PROBLEM TO WORK ON:
When copying the data below, keep only the lines from the one with "Bob Dylan, Another" through the one with "Jaguar, Jaguar i-pace, автомобили, электрокары, 2030", word for word, and skip the pictures.

MATERIALS PROVIDED:
= Beginning of Section =
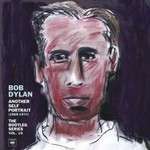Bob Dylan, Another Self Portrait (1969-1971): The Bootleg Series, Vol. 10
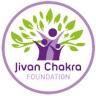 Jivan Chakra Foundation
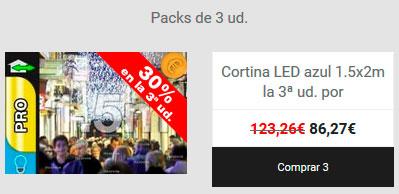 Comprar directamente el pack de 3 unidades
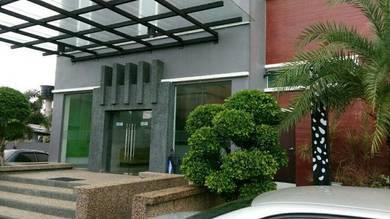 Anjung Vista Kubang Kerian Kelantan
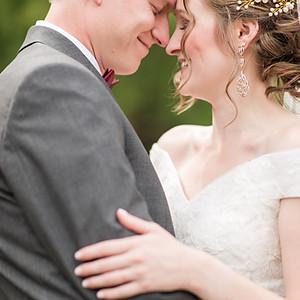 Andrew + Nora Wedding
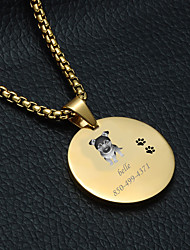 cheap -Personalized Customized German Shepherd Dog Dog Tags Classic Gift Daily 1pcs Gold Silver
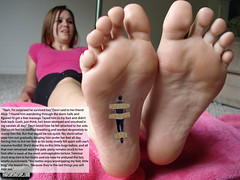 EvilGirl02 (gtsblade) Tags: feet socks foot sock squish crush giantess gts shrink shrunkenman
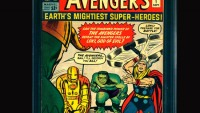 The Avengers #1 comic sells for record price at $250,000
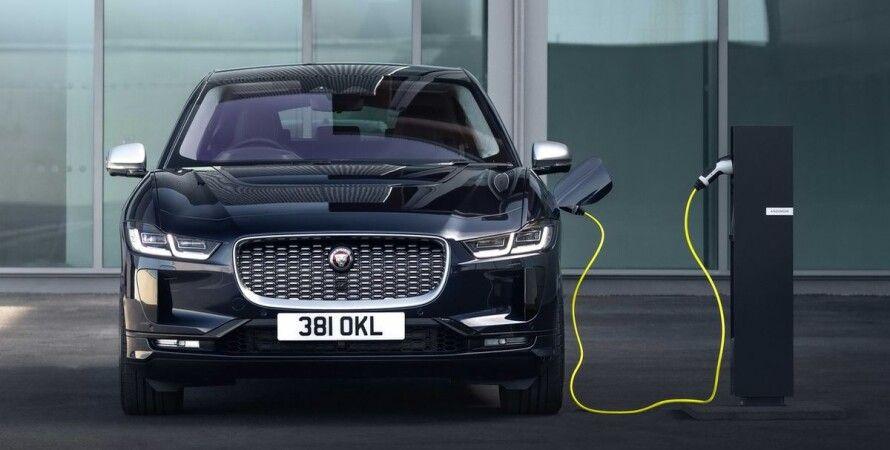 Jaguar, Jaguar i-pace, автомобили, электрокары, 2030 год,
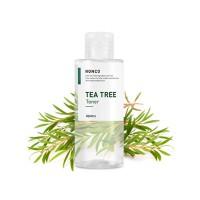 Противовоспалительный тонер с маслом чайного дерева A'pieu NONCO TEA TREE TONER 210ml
= End of Section =
= Beginning of Section =
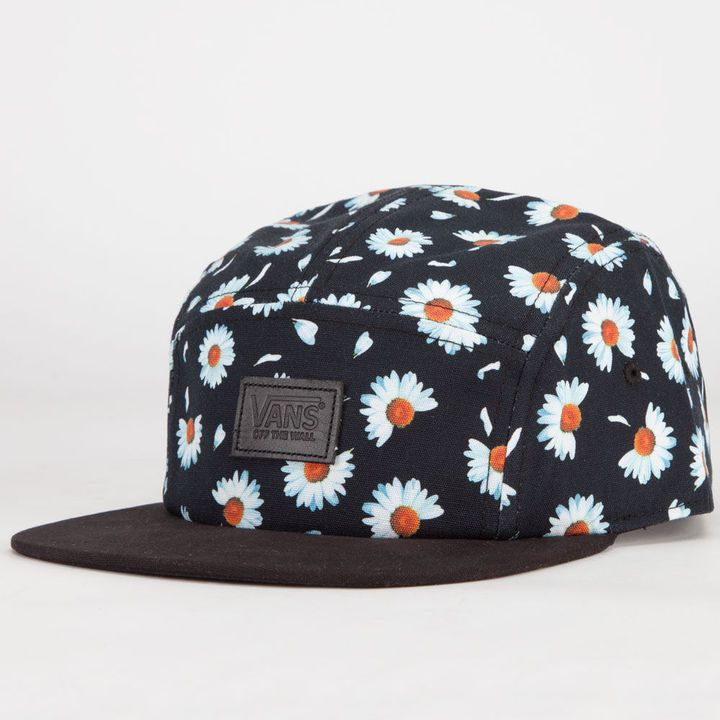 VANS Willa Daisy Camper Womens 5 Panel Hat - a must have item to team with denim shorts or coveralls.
= End of Section =
= Beginning of Section =
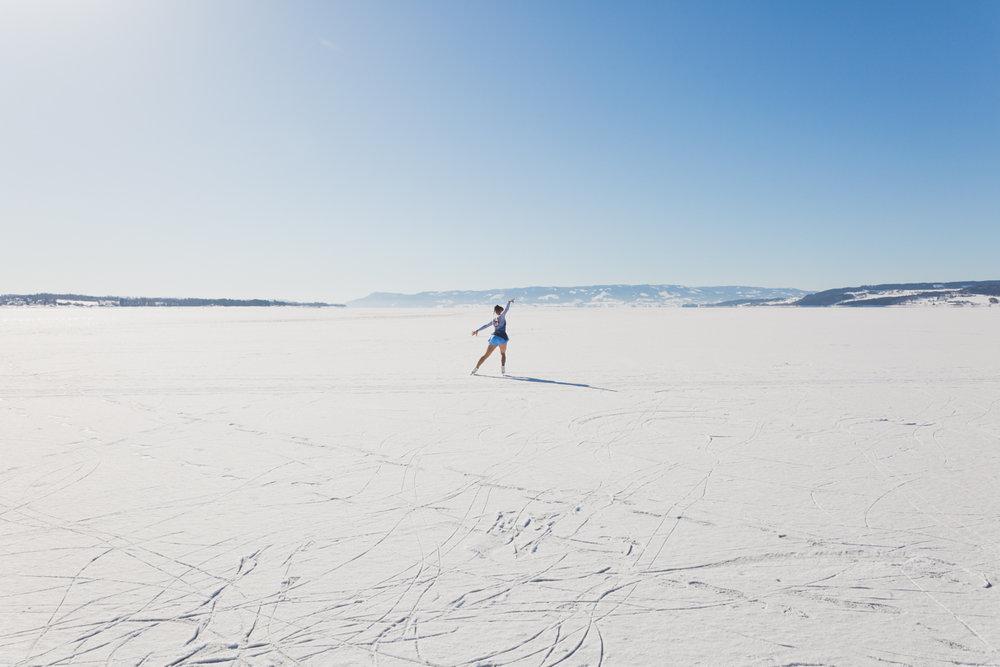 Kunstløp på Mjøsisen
= End of Section =
YOUR SOLUTION:
Bob Dylan, Another Self Portrait (1969-1971): The Bootleg Series, Vol. 10
 Jivan Chakra Foundation
 Comprar directamente el pack de 3 unidades
 Anjung Vista Kubang Kerian Kelantan
 Andrew + Nora Wedding
 cheap -Personalized Customized German Shepherd Dog Dog Tags Classic Gift Daily 1pcs Gold Silver
 EvilGirl02 (gtsblade) Tags: feet socks foot sock squish crush giantess gts shrink shrunkenman
 The Avengers #1 comic sells for record price at $250,000
 Jaguar, Jaguar i-pace, автомобили, электрокары, 2030 год,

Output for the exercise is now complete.